We believe that this is an essential first step for any smaller or regional bank looking to improve its profitability. It will enable them to focus on what truly makes their bank unique and what makes it stand out against its competitors. A managed service provider can then allow banks to focus their energy on building strong customer relationships and trust.
This realisation was undoubtedly a key driver for Prytek’s acquisition last year into Delta Capita, a global managed service, technology solutions, and consulting provider for financial services. The purpose of the acquisition was to create a new vertical in Prytek’s technology supply chain offering and broaden our unique Business-Operating-Platform-as-a-Service (BOPaaS) business model, which currently extends to financial services, education, and HR.

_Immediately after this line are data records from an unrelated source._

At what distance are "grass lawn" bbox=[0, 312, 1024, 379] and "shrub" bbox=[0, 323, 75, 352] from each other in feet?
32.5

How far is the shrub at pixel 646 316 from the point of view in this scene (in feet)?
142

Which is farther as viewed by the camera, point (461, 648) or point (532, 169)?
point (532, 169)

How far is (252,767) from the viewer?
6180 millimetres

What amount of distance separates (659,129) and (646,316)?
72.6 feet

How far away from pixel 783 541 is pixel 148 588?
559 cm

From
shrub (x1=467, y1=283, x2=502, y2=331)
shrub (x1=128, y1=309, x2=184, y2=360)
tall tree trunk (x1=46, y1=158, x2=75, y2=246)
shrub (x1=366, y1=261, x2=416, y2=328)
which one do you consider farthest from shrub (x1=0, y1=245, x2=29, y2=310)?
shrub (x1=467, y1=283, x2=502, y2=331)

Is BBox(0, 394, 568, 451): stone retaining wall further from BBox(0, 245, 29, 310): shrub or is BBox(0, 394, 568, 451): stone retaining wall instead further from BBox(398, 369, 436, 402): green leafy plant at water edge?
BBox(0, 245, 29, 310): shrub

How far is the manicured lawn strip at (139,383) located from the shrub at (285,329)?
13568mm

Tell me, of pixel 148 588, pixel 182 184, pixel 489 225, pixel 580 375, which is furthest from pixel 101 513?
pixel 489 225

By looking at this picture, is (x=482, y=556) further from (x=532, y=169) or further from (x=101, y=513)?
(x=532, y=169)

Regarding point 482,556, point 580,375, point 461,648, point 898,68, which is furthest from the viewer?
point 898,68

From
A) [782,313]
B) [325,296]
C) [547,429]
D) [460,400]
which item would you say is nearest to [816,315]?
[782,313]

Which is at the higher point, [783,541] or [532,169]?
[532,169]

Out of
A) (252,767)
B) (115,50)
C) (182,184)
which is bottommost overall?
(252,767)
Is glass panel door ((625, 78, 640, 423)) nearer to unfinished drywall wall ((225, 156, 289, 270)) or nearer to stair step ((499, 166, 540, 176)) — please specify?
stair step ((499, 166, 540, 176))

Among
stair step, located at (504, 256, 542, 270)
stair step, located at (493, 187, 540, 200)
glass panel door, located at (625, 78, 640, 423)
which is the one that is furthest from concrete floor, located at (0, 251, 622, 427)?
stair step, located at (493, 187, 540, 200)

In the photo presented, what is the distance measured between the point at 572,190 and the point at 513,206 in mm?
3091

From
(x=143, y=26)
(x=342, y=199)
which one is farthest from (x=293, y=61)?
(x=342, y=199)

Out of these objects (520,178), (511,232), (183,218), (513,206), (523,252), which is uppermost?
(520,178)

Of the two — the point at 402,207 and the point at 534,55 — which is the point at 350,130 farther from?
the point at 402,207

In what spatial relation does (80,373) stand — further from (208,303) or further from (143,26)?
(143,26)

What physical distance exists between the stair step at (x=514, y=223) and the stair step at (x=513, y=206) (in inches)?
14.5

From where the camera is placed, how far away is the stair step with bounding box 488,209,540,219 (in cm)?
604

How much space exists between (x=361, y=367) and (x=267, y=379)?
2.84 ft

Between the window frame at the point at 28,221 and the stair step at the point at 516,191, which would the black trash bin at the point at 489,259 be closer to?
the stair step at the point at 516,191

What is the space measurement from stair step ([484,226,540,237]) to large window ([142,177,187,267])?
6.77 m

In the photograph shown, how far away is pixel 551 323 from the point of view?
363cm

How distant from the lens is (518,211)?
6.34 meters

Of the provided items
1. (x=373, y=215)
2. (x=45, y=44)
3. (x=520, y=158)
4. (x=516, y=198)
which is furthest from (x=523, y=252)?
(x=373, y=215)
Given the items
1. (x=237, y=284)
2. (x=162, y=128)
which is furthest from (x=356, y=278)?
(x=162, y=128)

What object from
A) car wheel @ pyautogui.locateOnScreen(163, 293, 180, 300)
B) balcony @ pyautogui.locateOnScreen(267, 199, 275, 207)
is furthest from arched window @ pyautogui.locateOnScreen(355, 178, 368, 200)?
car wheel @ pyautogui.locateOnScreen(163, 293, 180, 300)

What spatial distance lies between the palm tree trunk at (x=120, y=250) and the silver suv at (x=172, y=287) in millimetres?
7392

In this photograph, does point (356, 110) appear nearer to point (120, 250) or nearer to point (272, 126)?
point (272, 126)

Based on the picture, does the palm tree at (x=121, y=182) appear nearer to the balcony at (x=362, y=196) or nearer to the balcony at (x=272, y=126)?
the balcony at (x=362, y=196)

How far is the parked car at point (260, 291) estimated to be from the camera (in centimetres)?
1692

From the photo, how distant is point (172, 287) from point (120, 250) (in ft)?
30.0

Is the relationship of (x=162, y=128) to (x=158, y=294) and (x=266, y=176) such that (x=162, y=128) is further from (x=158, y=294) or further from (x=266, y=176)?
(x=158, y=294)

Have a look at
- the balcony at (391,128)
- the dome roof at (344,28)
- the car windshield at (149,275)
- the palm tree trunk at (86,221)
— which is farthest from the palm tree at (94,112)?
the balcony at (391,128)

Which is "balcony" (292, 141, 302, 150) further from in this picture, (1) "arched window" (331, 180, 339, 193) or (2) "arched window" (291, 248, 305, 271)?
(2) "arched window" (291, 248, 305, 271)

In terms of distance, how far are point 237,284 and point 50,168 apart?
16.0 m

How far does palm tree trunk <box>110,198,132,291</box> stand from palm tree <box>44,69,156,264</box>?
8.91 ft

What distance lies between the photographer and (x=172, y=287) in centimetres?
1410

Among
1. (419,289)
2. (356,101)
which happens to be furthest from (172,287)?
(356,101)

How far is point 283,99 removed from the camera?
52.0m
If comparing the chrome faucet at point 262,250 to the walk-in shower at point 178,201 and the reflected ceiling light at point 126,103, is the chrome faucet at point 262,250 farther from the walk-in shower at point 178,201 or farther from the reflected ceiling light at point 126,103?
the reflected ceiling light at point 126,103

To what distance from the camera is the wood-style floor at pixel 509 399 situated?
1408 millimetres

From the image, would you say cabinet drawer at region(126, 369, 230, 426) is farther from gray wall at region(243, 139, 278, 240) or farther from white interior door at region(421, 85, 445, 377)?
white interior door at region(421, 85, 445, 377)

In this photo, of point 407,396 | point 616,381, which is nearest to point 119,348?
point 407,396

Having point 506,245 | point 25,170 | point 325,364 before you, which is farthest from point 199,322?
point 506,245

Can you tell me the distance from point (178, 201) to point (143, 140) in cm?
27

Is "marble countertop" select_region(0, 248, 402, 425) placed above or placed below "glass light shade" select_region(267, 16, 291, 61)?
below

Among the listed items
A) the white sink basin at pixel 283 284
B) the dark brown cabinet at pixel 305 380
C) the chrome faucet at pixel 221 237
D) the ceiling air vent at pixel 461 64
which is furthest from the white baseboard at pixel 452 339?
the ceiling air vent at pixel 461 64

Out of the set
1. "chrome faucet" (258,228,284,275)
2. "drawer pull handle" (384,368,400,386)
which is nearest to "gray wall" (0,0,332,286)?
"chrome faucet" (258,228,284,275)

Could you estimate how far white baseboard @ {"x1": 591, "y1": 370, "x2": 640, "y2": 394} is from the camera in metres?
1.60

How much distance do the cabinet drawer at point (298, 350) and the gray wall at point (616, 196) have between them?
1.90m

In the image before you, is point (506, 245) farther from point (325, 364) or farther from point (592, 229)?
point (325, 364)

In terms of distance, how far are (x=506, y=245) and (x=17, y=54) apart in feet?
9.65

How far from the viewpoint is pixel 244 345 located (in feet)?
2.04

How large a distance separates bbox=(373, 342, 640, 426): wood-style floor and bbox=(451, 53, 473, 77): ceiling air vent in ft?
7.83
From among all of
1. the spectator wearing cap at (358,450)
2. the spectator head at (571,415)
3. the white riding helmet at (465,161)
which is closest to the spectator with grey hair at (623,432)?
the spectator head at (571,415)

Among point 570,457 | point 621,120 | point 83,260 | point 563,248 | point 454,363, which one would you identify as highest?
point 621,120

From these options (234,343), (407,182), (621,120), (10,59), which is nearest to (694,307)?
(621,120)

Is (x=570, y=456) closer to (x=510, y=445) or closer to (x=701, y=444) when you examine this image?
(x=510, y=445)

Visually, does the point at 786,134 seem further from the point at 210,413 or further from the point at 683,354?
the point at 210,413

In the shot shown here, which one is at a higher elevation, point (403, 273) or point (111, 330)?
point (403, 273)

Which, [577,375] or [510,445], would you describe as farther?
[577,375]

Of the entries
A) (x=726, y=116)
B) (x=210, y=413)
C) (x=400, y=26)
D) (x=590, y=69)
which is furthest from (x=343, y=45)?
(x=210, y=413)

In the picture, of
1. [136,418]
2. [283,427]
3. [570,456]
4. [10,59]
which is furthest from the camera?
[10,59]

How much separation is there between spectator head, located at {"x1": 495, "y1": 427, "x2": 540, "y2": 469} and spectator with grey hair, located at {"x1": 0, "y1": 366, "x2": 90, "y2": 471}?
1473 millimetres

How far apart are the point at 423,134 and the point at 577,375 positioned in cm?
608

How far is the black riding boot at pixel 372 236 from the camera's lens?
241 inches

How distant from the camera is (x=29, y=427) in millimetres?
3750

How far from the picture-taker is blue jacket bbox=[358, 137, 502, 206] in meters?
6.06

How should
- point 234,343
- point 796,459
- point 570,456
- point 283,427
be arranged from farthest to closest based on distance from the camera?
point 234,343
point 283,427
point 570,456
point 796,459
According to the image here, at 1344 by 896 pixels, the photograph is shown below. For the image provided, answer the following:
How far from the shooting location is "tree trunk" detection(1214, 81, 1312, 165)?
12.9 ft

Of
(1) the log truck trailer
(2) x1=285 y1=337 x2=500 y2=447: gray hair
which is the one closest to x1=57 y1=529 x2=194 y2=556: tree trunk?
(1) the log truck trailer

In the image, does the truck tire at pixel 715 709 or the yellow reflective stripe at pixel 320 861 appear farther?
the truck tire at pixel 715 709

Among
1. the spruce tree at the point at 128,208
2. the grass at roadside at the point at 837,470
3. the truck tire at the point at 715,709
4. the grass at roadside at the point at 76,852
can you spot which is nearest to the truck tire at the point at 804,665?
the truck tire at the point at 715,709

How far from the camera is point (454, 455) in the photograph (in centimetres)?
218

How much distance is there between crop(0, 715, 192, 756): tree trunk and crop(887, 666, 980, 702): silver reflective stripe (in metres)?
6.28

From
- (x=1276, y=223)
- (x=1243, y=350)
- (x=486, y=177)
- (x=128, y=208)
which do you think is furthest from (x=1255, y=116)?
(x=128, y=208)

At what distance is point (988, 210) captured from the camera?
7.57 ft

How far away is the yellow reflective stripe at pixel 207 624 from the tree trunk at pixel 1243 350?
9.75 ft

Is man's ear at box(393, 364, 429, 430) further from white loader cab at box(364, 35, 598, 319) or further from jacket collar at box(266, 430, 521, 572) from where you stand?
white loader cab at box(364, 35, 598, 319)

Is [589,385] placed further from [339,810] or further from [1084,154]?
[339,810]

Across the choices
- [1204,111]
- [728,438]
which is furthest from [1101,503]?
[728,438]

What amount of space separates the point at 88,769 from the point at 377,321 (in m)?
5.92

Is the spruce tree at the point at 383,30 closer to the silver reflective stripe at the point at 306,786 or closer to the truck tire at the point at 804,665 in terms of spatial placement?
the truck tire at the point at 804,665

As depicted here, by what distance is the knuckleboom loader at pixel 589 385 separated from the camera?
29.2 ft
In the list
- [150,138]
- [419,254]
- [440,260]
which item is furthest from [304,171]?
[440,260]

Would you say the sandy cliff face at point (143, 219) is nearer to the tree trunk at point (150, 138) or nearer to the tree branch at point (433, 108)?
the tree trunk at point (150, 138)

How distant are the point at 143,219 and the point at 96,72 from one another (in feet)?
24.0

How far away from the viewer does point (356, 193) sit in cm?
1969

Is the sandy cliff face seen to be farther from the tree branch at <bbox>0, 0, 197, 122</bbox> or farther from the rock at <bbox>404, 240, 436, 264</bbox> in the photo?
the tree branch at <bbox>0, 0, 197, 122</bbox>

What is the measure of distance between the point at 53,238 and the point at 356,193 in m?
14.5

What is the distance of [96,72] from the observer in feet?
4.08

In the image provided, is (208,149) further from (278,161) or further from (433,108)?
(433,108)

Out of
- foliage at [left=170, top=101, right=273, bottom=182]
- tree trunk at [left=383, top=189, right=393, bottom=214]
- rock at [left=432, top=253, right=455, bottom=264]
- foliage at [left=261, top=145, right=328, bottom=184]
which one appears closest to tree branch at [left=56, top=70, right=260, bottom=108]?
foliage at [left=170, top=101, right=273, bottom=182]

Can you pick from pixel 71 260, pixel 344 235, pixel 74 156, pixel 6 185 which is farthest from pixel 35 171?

Leveraging acquisitions for technological innovation
There will always be one clear winner when it comes to the collaboration of banks and fintech companies – the consumer. Combining different technologies, different expertise, and diverse backgrounds that come together through a merger or an acquisition is almost always likely to result in new products and services to enhance user experience. Through their digital transformation, businesses across financial services can engage and interact with consumers in ways that before were not possible.
We know this from our own experience. Through our acquisitions, we have been able to leverage the deep technologies that have been built in one business and use it to develop new technologies across other companies. For example, through our corporate venture capital arm, we recently invested in Blackswan, and by using Blackswan technologies, we were able to build Karbon, a Delta Capita customer lifecycle management (CLM) product.